Well, Novik took the water man to Isaac Brimberg, WNYC's chief engineer, and Brimberg and his staff are now working on a loudspeaker which will drive a gull away, if not crazy.
I can think of a number of radio programs that would be just dandy for this work, but Brimberg's loudspeaker will carry no ordinary broadcast. It will transmit sound of such a high frequency--supersonic sound, they call it-- that it can't be heard by human beings. But birds will catch it all right.
We don't know when Brimberg completed the radio 'scaregull' nor how well it worked. More research is needed! But the Department of Water Supply reportedly kept some gulls sequestered for study by the agency's two gull experts to decide what noise best annoys them.
Excerpts from: Chapman, John, "Mainly About Manhattan," Daily News, June 17, 1938, pg. 42.
THE FLOWER WATCH
In June 1934 the New York Post reported that when the amorphophallus titanium blooms at the New York Botanical Garden, WNYC will flash the news to a waiting world. "The flower, amorphophallus titanium, it is reported, pushed through the soil a week ago and is now about seven-and-one-half feet high with a spread of approximately five feet. The flower is expected to last only a few hours, and it is hoped that WNYC listeners will catch it in bloom by a quick trip to The Bronx after hearing the flash." Amorphophallus titanium is also known as the corpse flower because it gives off the aroma of rotting flesh.
NAZI SABOTAGE!
In 1934 WNYC aired Congressional 'un-American activities' hearings into Nazi propaganda activities in New York City at the Bar Association building. At the October 17th hearing, the last of six in the city, Congressmen John W. McCormick of Massachusetts and Samuel Dickstein of New York were met with jeering Nazi sympathizers unhappy about the investigation and the broadcast. The hooligans cut our microphone line and phoned in threats to our switchboard.
REPORTING FROM A BLIMP
WNYC covered the International Lifeboat Races in New York Harbor from the Goodyear blimp on September 9, 1939. Program Director Seymour N. Siegel reported on the thirteenth annual competition using a remote shortwave transmitter like the ones the station used at the New York World's Fair. It was the first time a blimp is used to cover a boat race. The competition included teams from the United States, Denmark, and Norway. Source: Radio Daily, September 1939 clip from Seymour's scrapbook.
BROADCASTING, NARROWCASTING, PODCASTING, BUT FERRYCASTING?
In June 1949 Variety reported on WNYC's experiment with 'ferrycasting'. The entertainment trade paper indicated the station had recently installed test FM receivers on the "Miss Liberty," one of eight Staten Island ferries ushering thousands of daily commuters to and from Manhattan. 'Static-free' FM radio was still fairly new and receivers were not widespread in 1949. Station Director Seymour N. Siegel told the paper that test results were satisfactory, prompting 'youngsters' to dance and most commuters reacting well to the innovation.
If the project is deemed practicable, ferrycasting equipment will be installed on the eight vessels of the Staten Island line, which carry 74,000 commuters every day. It is also probable that 30-odd other ferryboats operated by other lines across the Hudson will also become part of the ferrycasting system. The franchise to broadcast to the 'captive audience’ on the boats would be given to a commercial FM station, with the city getting a cut of the revenues.

Dataset section:

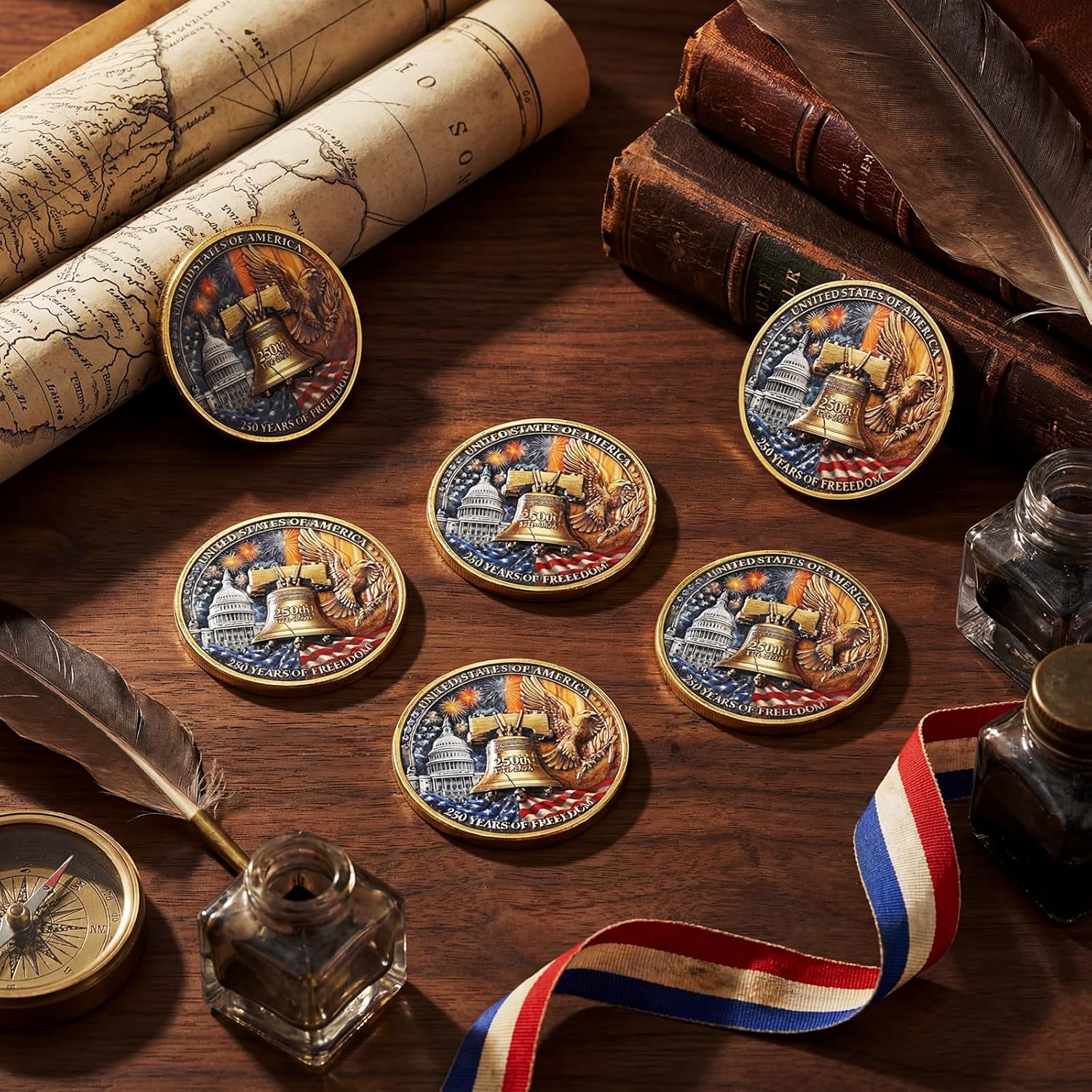 Highergo 250th Anniversary Commemorative Coins USA Eagle and Patriotic Symbols Collectible 250 Year Merchandise for Celebration Display Collectors Challenge Coin Gift(40 Pcs,Style 2)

Directions for this task: Reproduce the text about WNYC's early broadcasts from "Well, Novik took" up to and including "if not crazy.", substituting "head engineer" for "chief engineer". The listing above is separate material, apart from the text about WNYC's early broadcasts.

Expected answer:
Well, Novik took the water man to Isaac Brimberg, WNYC's head engineer, and Brimberg and his staff are now working on a loudspeaker which will drive a gull away, if not crazy.